Nintendo Wii Therapy in the Pulmonary Rehabilitation for Chronic Obstructive Pulmonary Disease
L. L. Carvalho, L. K. Dias, C. Classen, G. G. Baldissera, D. F. Cruz, T. C. M. Fleig, T. G. Carvalho, and A. L. G. Silva
Physiotherapy Santa Cruz Hospital and Pulmonary Rehabilitation, Santa Cruz do Sul/RS, Brasil and Departament of Physical Education and Health, Santa Cruz do Sul University- UNISC, Santa Cruz do Sul/RS, Brasil
The Nintendo Wii video game system has many potential uses in therapy practice. The Wii is able to blend exercise and physical activity with video games. In addition, to using the Wii in therapy sessions include an increase in patient compliance, anticipation for the next treatment session, and a boost in patients’ socialization and self-esteem.

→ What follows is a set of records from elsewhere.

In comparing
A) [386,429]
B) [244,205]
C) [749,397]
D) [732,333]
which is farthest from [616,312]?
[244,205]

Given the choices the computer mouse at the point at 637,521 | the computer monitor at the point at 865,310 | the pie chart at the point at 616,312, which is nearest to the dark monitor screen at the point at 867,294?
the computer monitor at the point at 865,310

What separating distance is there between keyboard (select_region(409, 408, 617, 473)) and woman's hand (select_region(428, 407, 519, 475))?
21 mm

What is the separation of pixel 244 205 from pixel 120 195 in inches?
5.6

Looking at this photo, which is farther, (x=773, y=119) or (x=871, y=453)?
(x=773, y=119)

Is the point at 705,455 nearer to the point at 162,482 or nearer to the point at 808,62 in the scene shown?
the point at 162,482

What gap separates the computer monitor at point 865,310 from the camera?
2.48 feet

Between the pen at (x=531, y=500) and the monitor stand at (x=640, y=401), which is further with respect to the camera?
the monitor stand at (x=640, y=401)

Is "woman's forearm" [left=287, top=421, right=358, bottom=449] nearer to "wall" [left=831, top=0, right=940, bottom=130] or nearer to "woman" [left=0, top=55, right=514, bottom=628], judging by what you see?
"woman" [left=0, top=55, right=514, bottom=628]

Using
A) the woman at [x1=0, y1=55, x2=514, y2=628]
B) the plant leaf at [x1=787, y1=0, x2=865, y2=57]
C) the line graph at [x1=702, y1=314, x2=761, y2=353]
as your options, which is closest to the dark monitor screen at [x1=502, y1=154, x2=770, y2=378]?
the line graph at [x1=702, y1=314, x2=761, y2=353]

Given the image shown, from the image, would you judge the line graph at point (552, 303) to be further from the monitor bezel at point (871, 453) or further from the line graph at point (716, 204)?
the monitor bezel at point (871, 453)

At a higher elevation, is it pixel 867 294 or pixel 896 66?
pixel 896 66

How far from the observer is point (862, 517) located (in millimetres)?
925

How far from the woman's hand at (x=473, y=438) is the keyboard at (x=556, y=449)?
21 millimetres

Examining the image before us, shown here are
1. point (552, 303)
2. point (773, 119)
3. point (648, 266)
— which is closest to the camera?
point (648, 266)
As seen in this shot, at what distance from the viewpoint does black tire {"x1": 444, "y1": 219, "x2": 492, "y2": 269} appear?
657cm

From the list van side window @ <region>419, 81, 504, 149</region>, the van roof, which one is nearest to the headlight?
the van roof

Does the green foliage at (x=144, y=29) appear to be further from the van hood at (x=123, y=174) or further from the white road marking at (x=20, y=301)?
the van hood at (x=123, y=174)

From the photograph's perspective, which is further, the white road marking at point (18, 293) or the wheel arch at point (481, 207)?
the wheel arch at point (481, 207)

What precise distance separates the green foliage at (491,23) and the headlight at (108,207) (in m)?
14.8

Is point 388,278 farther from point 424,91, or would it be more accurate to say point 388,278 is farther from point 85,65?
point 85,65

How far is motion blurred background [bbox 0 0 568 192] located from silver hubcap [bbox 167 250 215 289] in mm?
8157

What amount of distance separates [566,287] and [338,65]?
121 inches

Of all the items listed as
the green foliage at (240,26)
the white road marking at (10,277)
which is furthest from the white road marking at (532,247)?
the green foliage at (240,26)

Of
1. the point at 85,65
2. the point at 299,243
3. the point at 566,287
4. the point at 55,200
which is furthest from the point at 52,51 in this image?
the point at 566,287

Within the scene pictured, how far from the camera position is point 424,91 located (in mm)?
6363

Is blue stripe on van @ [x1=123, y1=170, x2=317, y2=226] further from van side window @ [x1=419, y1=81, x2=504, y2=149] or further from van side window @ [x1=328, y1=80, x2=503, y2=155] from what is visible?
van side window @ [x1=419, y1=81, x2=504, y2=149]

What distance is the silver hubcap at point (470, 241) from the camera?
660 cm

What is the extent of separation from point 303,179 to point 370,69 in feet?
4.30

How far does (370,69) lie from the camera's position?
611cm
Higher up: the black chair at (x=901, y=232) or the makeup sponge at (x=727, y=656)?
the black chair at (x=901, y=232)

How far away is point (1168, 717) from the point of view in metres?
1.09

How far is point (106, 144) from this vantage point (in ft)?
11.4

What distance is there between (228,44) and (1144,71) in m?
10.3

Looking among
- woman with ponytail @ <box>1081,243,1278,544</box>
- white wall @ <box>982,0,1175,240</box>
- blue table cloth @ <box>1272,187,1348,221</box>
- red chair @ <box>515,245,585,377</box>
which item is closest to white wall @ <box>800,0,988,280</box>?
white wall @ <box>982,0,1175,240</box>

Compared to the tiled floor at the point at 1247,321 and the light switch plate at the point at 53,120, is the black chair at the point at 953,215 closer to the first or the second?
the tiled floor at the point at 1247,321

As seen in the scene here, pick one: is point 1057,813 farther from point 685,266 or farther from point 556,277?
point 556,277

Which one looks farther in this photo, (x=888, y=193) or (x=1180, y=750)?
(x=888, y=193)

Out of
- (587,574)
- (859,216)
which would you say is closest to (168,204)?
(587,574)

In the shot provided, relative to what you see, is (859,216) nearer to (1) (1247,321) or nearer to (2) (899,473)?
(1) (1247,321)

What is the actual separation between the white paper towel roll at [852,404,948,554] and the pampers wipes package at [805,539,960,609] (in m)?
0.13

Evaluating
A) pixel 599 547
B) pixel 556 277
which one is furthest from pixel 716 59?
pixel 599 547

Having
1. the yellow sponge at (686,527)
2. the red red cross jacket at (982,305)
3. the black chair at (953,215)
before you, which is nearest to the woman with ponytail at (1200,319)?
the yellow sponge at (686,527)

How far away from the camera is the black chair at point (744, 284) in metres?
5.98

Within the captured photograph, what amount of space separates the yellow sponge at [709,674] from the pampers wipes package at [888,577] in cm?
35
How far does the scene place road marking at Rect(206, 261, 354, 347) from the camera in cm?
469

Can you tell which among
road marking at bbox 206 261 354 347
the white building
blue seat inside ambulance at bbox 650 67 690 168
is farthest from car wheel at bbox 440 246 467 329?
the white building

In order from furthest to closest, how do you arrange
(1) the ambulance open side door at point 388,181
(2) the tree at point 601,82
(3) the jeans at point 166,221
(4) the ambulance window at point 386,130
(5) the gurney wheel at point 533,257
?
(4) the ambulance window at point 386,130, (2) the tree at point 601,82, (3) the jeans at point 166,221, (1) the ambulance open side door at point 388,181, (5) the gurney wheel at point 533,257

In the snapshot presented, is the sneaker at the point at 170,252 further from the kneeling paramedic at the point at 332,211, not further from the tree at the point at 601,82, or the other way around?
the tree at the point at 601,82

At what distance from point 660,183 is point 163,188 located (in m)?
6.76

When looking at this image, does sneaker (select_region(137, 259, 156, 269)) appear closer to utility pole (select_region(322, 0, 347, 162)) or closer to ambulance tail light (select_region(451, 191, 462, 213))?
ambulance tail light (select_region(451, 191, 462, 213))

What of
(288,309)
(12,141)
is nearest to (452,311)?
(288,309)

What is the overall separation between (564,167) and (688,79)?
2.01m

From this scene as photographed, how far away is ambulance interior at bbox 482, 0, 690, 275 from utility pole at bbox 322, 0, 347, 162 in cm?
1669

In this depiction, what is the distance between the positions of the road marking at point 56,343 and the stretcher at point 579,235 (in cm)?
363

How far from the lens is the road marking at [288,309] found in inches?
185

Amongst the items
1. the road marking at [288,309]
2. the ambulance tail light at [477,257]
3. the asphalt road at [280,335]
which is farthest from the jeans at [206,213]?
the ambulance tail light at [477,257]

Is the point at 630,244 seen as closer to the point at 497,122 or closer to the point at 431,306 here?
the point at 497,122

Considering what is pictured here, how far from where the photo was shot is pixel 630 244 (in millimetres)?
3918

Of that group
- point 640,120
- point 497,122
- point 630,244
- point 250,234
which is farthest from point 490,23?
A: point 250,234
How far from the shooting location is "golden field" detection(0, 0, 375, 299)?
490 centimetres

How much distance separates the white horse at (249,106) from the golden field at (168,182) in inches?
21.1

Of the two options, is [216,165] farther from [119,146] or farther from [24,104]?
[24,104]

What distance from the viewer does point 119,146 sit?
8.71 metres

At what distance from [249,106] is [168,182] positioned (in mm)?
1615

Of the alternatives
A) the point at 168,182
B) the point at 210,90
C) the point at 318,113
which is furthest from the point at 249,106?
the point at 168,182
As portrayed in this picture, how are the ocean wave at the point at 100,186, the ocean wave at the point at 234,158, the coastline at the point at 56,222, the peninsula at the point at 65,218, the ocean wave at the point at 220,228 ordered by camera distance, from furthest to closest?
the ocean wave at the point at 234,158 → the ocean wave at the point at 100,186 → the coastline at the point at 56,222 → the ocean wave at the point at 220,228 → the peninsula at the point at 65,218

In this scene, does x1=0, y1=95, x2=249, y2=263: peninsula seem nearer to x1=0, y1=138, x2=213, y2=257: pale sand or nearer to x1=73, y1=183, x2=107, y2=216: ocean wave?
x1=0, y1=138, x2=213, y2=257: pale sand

Our aim were to assess the cardiorespiratory changes of COPD patients.We checked the vital signs (systolic and diastolic blood pressure -BP, heart rate- HR, respiratory rate- RR and peripheral oxygen saturation- OS) and dyspnea level of 10 COPD patients, both gender, at rest and after therapy and every minute until values returned to resting. The disease level varies from mild to very severe. The BP (122/77 mmHg vs 123/78 mmHg), HR rate (88.40 ± 10.49 vs 86.10 ± 12.46), RR rate (21 ± 4 vs 22 ± 4),%OS (95.40 ± 4.14 vs 95.40 ± 4.16) and dyspnea variables not significantly changed, at rest and after Wii therapy. The%OS was lower in female than male at rest (90.00 ± 3.46 vs 97.71 ± 0.75; p = 0.000) and after Wii therapy (90.33 ± 4.50 vs 97.57 ± 0.97; p = 0.002). The data showed few differences in the cardiorespiratory system in COPD patients and reinforce the need to understand the mechanisms by which this happens in the disease process.